** SOURCE PASSAGE **
▽
# Phrag wallisii



## Paul (Dec 3, 2007)

First bloom


----------



## jblanford (Dec 3, 2007)

WOW... That is one great looking plant I'm glad you gave us a look at it. Thanks. Jim.


----------



## Paul (Dec 3, 2007)

jblanford said:


> WOW... That is one great looking plant I'm glad you gave us a look at it. Thanks. Jim.



"great looking", hum yes, except that I've just treated the plant against Fusarium oxysporum...


----------



## goldenrose (Dec 3, 2007)

I love it - GORGEOUS!!!


----------



## swamprad (Dec 3, 2007)

I love it! There's another one to add to my want list...


----------



## Candace (Dec 3, 2007)

Looks great. Where does it have fusariaum? And what did you use?


----------



## Paul (Dec 3, 2007)

You can't see fusarium, as I remove the 2 small leaves that were hill, and I've let the plant dip into topsin + azoxystrobine for 3 days at least.
Hope the plant will survive!


----------



## rdlsreno (Dec 3, 2007)

Nice!!!

Ramon


----------



## Grandma M (Dec 3, 2007)

How did you know you had fusarium? What does it look like?


----------



## SlipperFan (Dec 3, 2007)

It is beautiful! I hope the plant is OK.


----------



## Paul (Dec 4, 2007)

Grandma M said:


> How did you know you had fusarium? What does it look like?



it looks like red/brown rot near the base of the plant, and the rot stinks.
It's red inside the growth when you remove the leaves.

Here a visible effect of fusarium on a Paph (this one can be saved):


----------



## Billie (Dec 4, 2007)

*Its great*

Thanks for posting such a nice Phrag 2 flowers 1st up - thats really good growing - billie


----------



## CodPaph (Dec 4, 2007)

I finished to acquire one caudatum and it is practically the same flower of wallisii, the two are the same plant or not?


----------



## Paul (Dec 4, 2007)

This one could be a caudatum...


----------



## CodPaph (Dec 4, 2007)

Exactly therefore that I asked because I find wallisii well different of caudatum and also I find that this is caudatum!


----------



## Corbin (Dec 4, 2007)

Nice :clap::clap::clap:


----------



## isaias m rolando (Dec 5, 2007)

Congrat! Thuias is a nice looking Phrag....caudatum.
Sorry but this is not wallisi


----------



## Paul (Dec 5, 2007)

isaias m rolando said:


> Congrat! Thuias is a nice looking Phrag....caudatum.
> Sorry but this is not wallisi



Ok, I will tell Peruflora that their wallisii are... caudatum!
△
Spatial data with pictures
▽
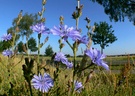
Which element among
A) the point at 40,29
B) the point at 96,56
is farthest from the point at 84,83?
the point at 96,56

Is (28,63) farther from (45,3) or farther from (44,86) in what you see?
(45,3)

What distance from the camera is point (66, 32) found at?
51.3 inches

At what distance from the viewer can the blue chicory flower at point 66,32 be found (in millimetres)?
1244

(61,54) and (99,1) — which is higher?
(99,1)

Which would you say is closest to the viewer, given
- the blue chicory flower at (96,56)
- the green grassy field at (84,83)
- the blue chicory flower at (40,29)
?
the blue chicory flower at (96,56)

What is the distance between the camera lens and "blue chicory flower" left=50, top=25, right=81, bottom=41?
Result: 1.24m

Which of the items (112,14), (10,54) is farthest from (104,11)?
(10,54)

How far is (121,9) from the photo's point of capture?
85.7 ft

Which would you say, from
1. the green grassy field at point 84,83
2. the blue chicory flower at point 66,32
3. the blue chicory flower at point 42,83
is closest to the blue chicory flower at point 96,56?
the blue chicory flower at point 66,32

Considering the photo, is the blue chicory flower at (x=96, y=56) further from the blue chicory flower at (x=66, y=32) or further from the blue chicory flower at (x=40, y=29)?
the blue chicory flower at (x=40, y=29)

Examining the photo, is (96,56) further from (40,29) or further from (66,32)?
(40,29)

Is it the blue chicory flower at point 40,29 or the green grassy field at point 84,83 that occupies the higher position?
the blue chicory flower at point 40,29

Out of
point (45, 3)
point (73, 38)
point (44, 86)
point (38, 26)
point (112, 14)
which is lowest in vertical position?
△
** SHORT TASK 1 **
Based on the orchid forum thread, answer yes or no to each statement and quote the deciding words: (a) Paul dipped the plant in topsin + azoxystrobine for at least three days. (b) The fusarium rot is described as having no smell. (c) isaias m rolando agreed that the plant is a wallisii.
** SHORT TASK 2 **
Extract the stretch of the rows from the line containing "Examining the photo, is" through the end of the rows, reproducing each line verbatim.
The forum thread and the rows come from unrelated sources.

** FINAL ANSWER 1 **
(a) Yes: "I've let the plant dip into topsin + azoxystrobine for 3 days at least."
(b) No: "the rot stinks."
(c) No: "Sorry but this is not wallisi"

** FINAL ANSWER 2 **
Examining the photo, is (96,56) further from (40,29) or further from (66,32)?
(40,29)

Is it the blue chicory flower at point 40,29 or the green grassy field at point 84,83 that occupies the higher position?
the blue chicory flower at point 40,29

Out of
point (45, 3)
point (73, 38)
point (44, 86)
point (38, 26)
point (112, 14)
which is lowest in vertical position?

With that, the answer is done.